Chrome DevTools might help you identify a bug, but what’s next? How can you relay that information to the developers? Writing out the steps to produce the bug is a good place to start. But you can do more. Showing developers the bug provides additional information they can use as they work to correct the problem you uncovered.
What makes Snagit useful?
Snagit helps you do just that – provide a visual of the bug. As a screen capture tool, Snagit enables you to record any bugs you encounter, whether a relatively minor display error or a back breaking functional error.
Snagit can also accelerate your workflow, with customizable keyboard shortcuts and full screen screenshots with page scrolling. You can even drag images directly out into other applications.
How do I use Snagit?
From the capture window (Figure 3), simply select whether you want to take an image or record video. Then, click the capture button. If capturing an image, you simply choose the area of your screen you want to record. For video, you’ll need to press a record button in the area you chose to capture.
When opening a page results in data from multiple columns overlapping each other, that’s a good scenario to use Snagit’s image capture. If, instead, the flow is open a dialog>change a field>save>navigate to a different page, Snagit’s video capture will be your preferred option. In either instance, you can edit what you captured to help draw focus to where it’s needed. Once you finalize the image or video that demonstrates the problem you found, be sure to include it when you write up the bug to give the developers a bit of an assist in visualizing the issue.
Mobile devices are ubiquitous in today’s world, so it’s imperative to look at how software performs in a mobile environment. Although Chrome DevTools can simulate a variety of mobile devices, there’s no substitute for testing on the real thing. But, switching back and forth between a laptop and mobile device during testing can be a hassle. Not to mention, recording and sharing bugs you encounter on mobile can be a bit of an effort.
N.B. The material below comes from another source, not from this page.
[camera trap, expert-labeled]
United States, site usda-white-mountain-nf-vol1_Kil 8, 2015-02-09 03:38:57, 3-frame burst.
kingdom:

What makes ApowerMirror useful?
ApowerMirror is a screencasting tool compatible with both iOS and Android, enabling you to see your mobile device on your work computer. For Android devices, it can be used to remotely control the device with a keyboard and mouse. And if you pay for the premium version, you can mirror up to 4 devices simultaneously.
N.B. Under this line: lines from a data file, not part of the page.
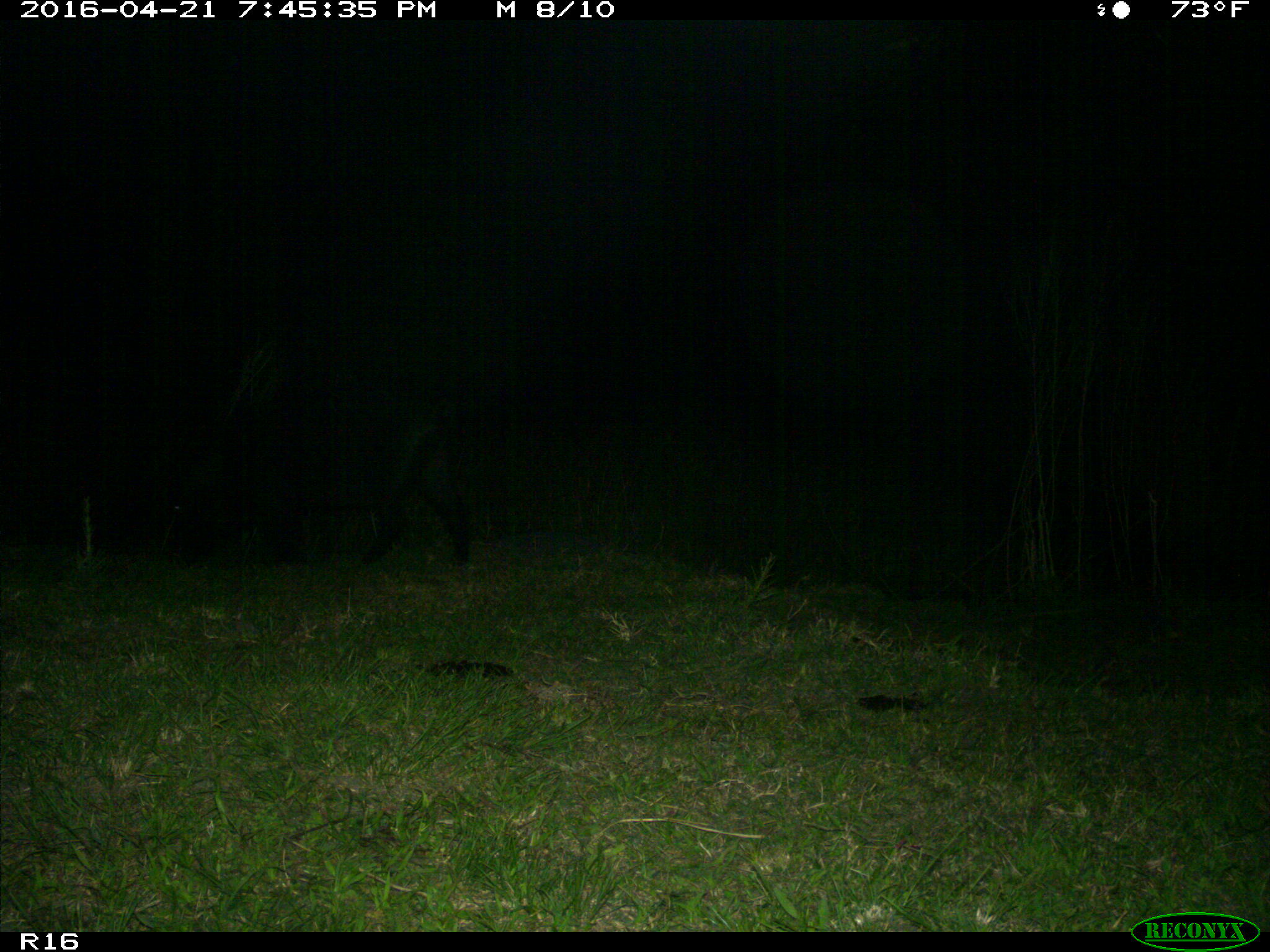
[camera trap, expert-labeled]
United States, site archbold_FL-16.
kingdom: Animalia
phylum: Chordata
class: Mammalia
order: Artiodactyla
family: Suidae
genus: Sus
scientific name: Sus scrofa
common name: wild boar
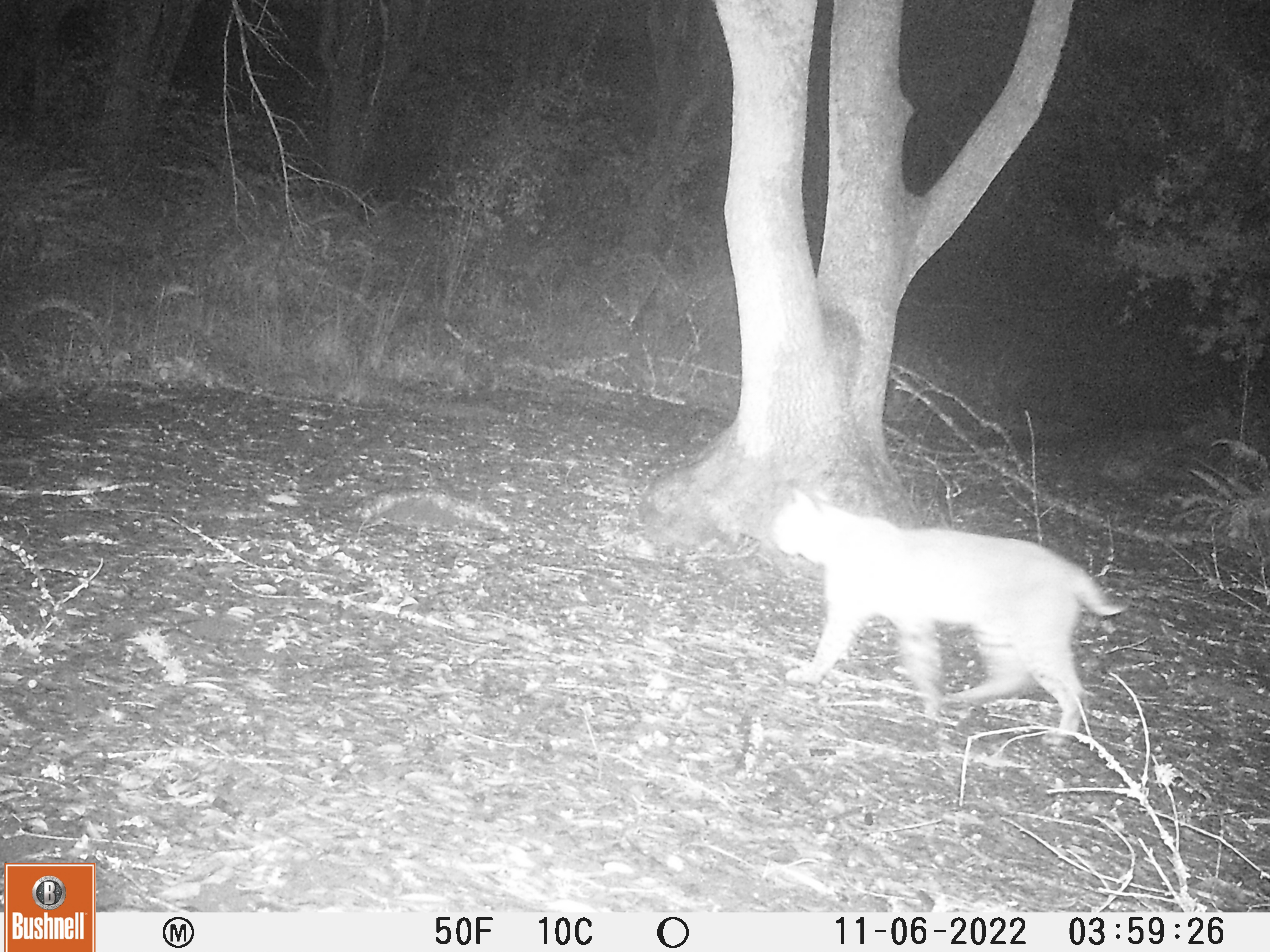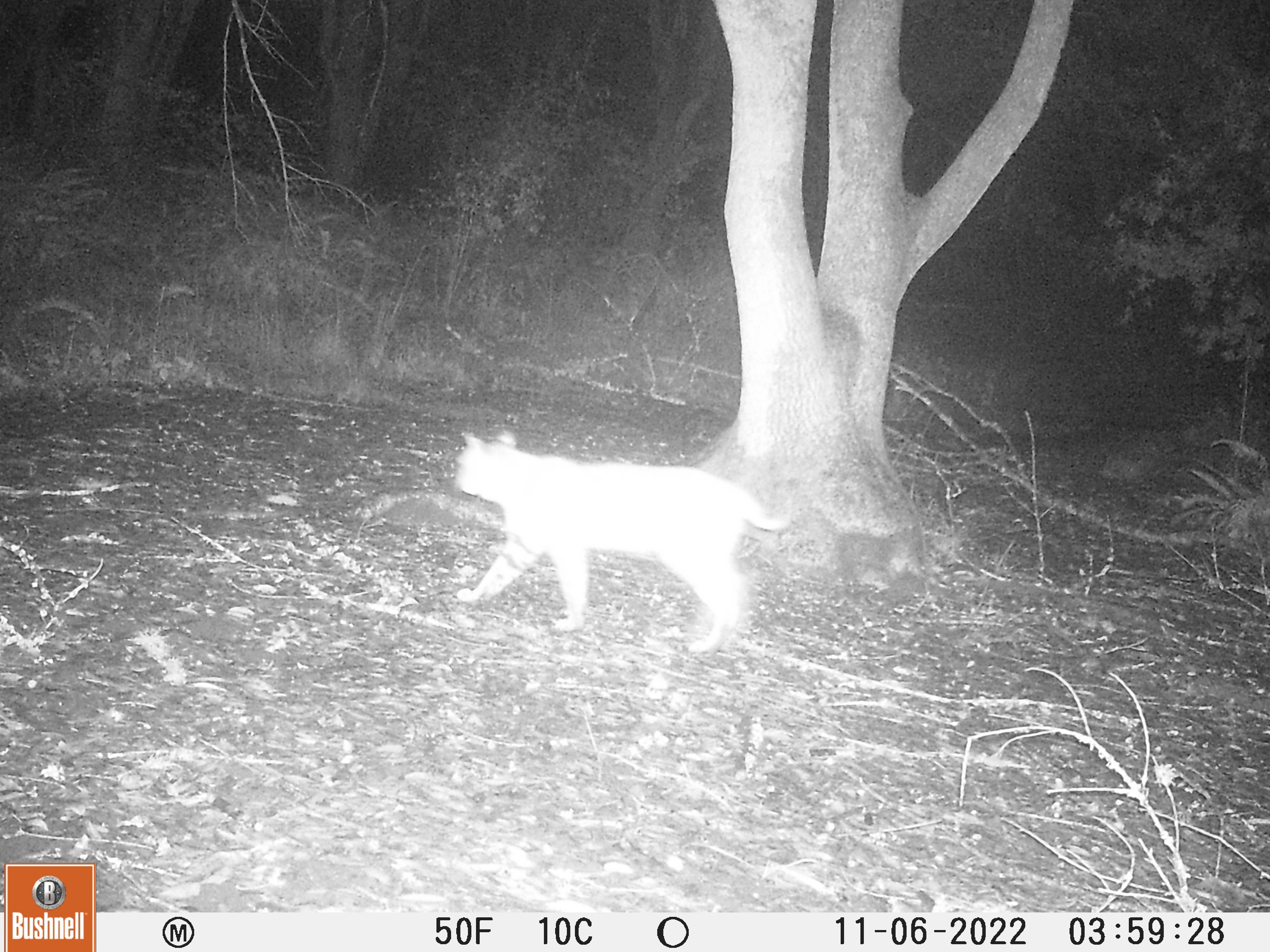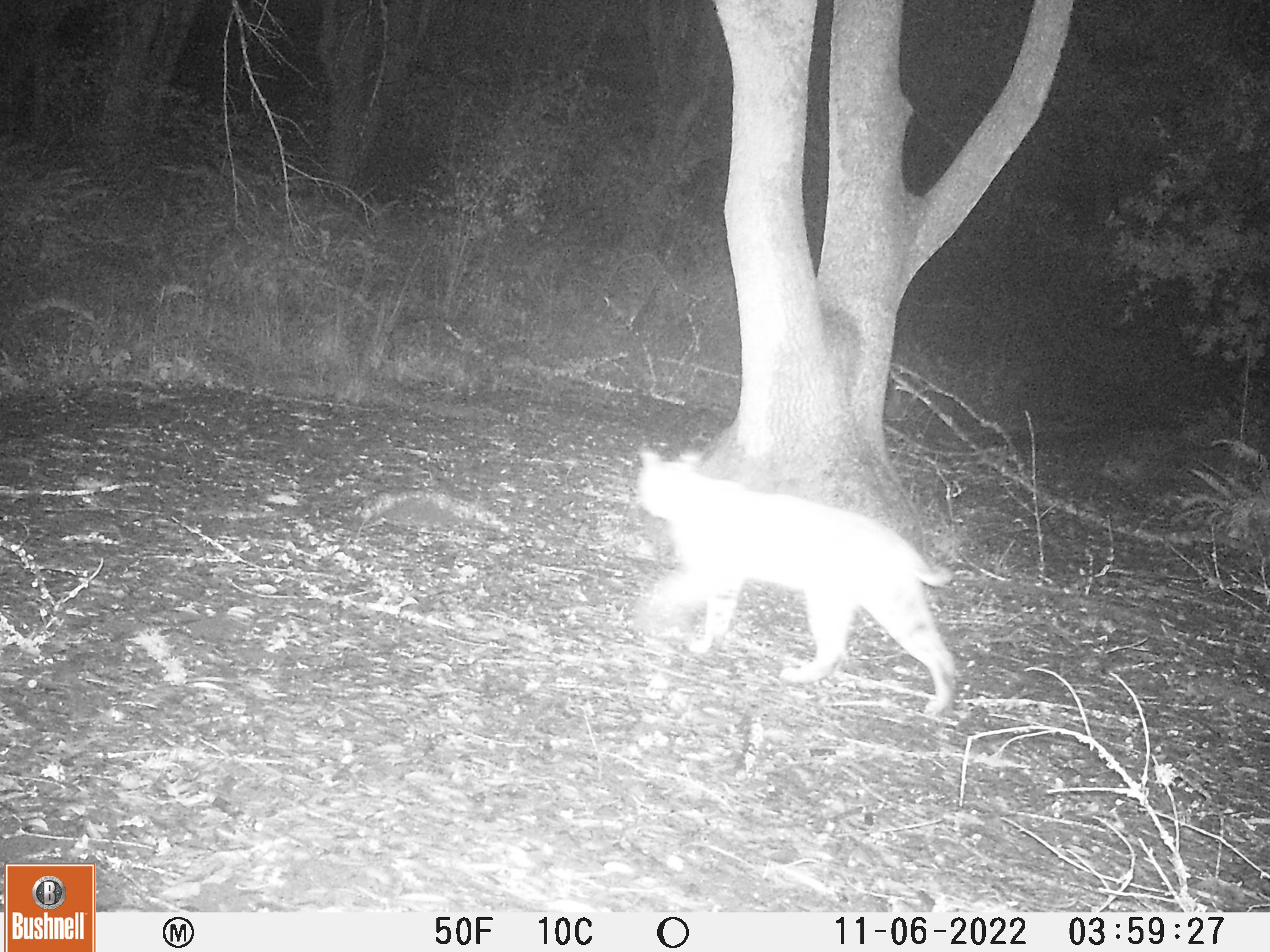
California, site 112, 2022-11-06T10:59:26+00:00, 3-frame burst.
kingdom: Animalia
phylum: Chordata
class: Mammalia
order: Carnivora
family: Felidae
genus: Lynx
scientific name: Lynx rufus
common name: bobcat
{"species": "bobcat (Lynx rufus)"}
How do I use ApowerMirror?
ApowerMirror utilizes an app on your mobile devices and your work computer and can function with just a WiFi connection. In the desktop app (Figure 4), choose iOS or Android for the mobile device you want to mirror, then open the mobile app on your device of choice. Once the connection is made between the two, you’re good to go. To navigate an Android device with your mouse and keyboard, connect that device to your computer via USB. Unfortunately, such control is not available for iOS devices at the time of this writing.
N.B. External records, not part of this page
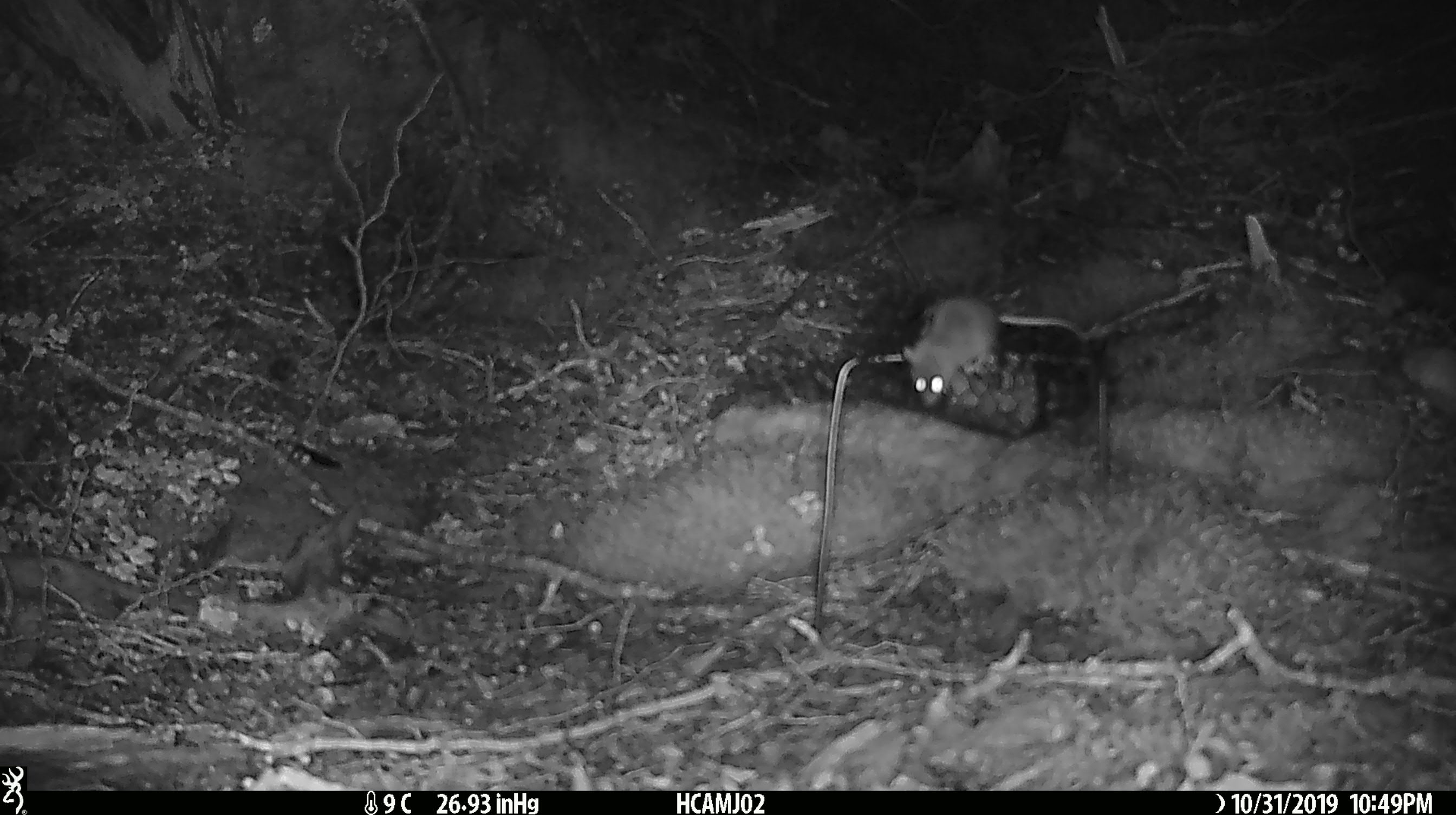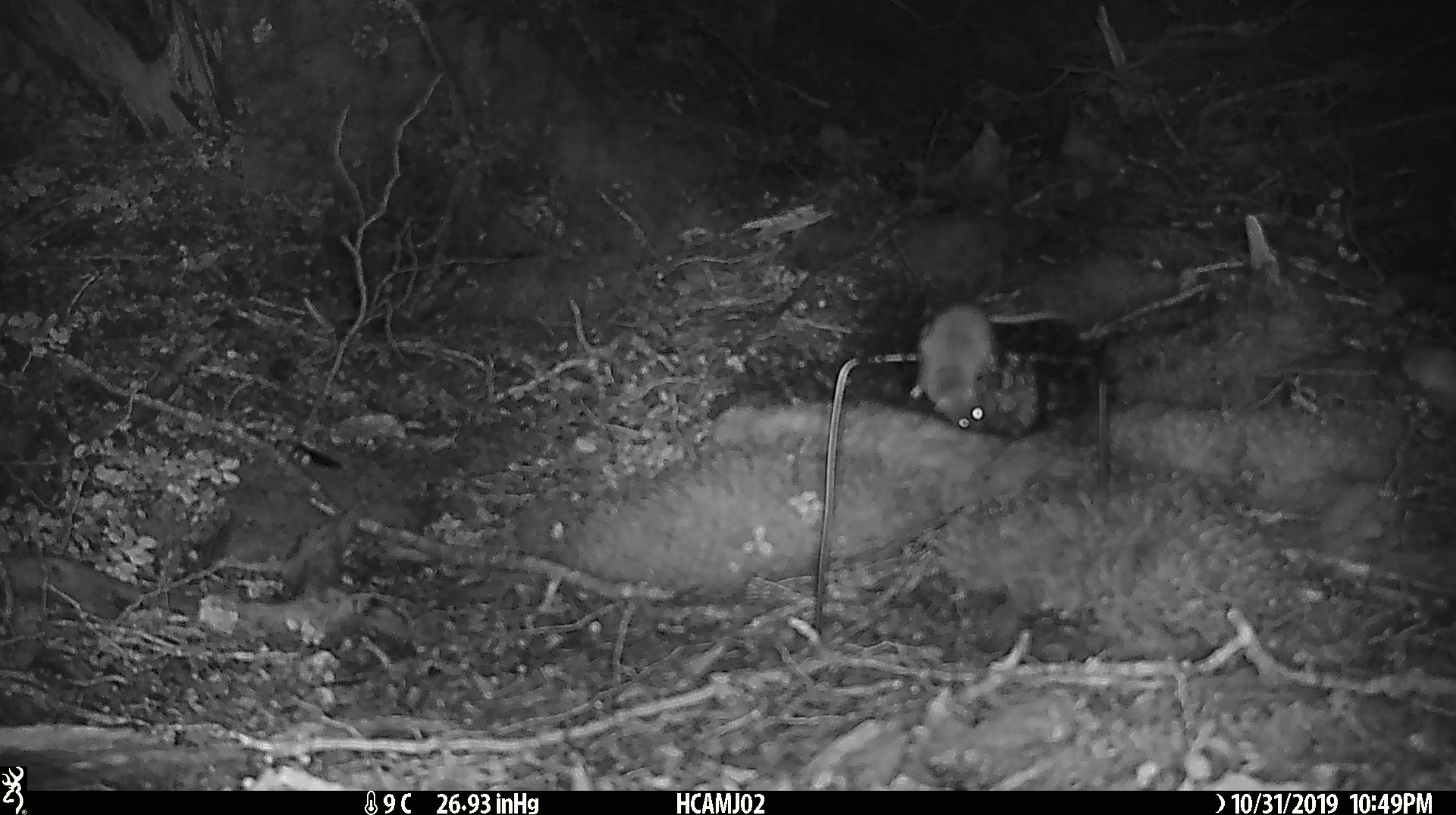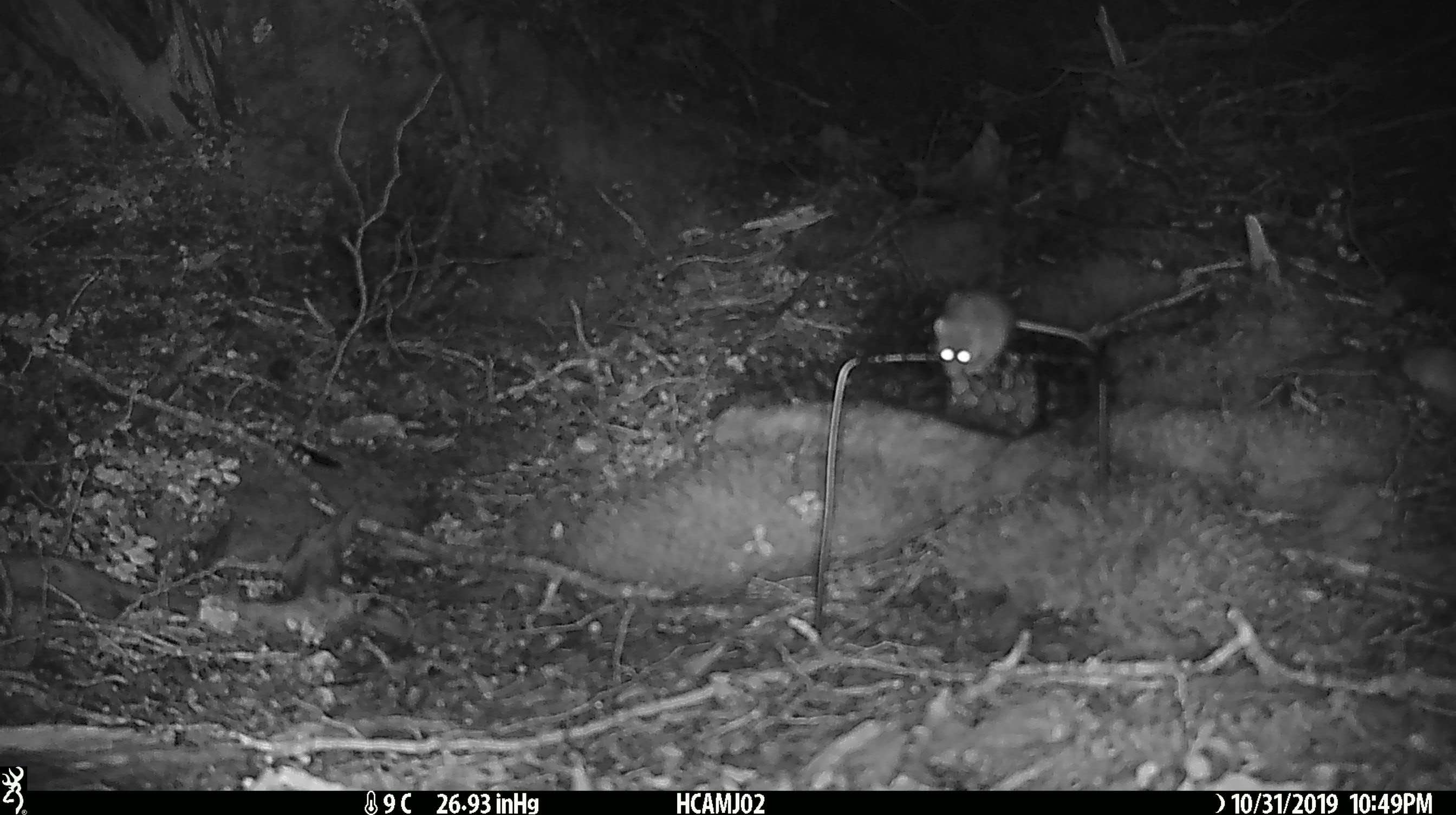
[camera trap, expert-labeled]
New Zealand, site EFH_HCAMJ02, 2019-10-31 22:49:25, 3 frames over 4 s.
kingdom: Animalia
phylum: Chordata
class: Mammalia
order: Rodentia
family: Muridae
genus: Mus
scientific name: Mus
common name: mouse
Mouse (Mus).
When you’re successfully mirroring your mobile device (Figure 5), you can then use Snagit to capture images or video of your bug-producing processes in the mobile environment just as you did when you were testing web apps on your work computer. Now, mobile screen capturing is relatively painless.
Now Get Testing
While by no means an exhaustive list, those discussed here are a good introduction to essential QA tools that will prove handy for a QA Engineer. Chrome DevTools, Snagit and ApowerMirror have undoubtedly served the team well in identifying and documenting bugs. I hope that by identifying these essential QA tools, I can provide some guidance and lessen the stress for others who, like me, may be just starting on a QA career.